What is a transit of
Venus? Venus orbits the sun within Earth's orbit, so it rarely happens
that, seen from Earth, the disk of Venus passes across the sun, appearing
as a diminutive black spot, barely 1/30th the diameter of the sun. With
the right atmospheric conditions to soften the intense sunlight, an unobstructed
horizon and enough warning, a keen eye should be able to spot the transit
of Venus at sunrise or sunset on June 8. (Never observe the sun directly
without proper eye protection.)
Since the transit of Venus was first predicted and sighted by the English astronomer Jeremiah Horrocks in 1639, its subsequent appearances in 1761, 1769, 1874 and 1882 were met with increasing scientific and public fanfare and curiosity. In the past, scientists would measure how long it took for Venus to cross the face of the sun and could then
calculate its distance from Earth as well as estimate the scale of the solar system. Transits of Venus occur in pairs,
with more than one hundred years separating each pair. After the June 8th event, the next transit of Venus will occur
on June 6, 2012.
In 1896 composer John Philip Sousa published his "Transit of Venus March." Sousa (1854-1932) was very interested in the 1882 event, as were millions of people of his day. However, he didn't write the "Transit of Venus March" to commemorate the transit itself, but to honor the great American physicist Joseph Henry, who had died on May 13, 1878. Henry, a rather obscure figure today, was quite famous in his own time.
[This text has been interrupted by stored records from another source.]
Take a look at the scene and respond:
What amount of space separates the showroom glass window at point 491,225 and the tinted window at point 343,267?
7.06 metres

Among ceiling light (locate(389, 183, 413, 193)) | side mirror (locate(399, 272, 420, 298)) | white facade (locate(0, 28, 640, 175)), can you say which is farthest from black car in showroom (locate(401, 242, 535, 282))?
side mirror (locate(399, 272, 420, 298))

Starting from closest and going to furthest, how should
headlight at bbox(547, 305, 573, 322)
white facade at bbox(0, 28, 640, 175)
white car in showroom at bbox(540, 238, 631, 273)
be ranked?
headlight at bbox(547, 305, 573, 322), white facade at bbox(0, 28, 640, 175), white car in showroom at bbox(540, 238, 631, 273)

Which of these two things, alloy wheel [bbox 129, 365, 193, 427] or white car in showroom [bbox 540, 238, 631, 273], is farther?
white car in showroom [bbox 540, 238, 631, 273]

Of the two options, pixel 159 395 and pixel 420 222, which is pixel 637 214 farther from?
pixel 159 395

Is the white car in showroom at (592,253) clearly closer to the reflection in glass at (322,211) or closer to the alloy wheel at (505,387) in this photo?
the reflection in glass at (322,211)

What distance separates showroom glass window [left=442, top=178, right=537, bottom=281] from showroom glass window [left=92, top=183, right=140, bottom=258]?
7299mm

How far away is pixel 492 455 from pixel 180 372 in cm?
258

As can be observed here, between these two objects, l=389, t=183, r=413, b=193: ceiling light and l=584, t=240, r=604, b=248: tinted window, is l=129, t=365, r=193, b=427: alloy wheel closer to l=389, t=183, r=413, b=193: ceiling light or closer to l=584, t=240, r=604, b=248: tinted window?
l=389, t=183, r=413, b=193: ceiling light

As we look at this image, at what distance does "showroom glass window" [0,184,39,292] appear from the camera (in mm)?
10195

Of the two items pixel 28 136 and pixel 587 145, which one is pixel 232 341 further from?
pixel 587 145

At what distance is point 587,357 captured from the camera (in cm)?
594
He had assisted Samuel Morse in the development of the telegraph, discovered several important principles of electricity, made significant progress in the development of electromagnets and created the first electric motor. As a result of his scientific achievements, Henry was named as the first secretary of the Smithsonian Institution. In 1883, five years after Henry's death, and the year following a transit of Venus, the Smithsonian Institution asked Sousa to compose a processional for the unveiling of a bronze statue of Henry in front of the building. The music was to be played while assembled dignitaries walked from the museum to a special receiving stand in front of the Smithsonian.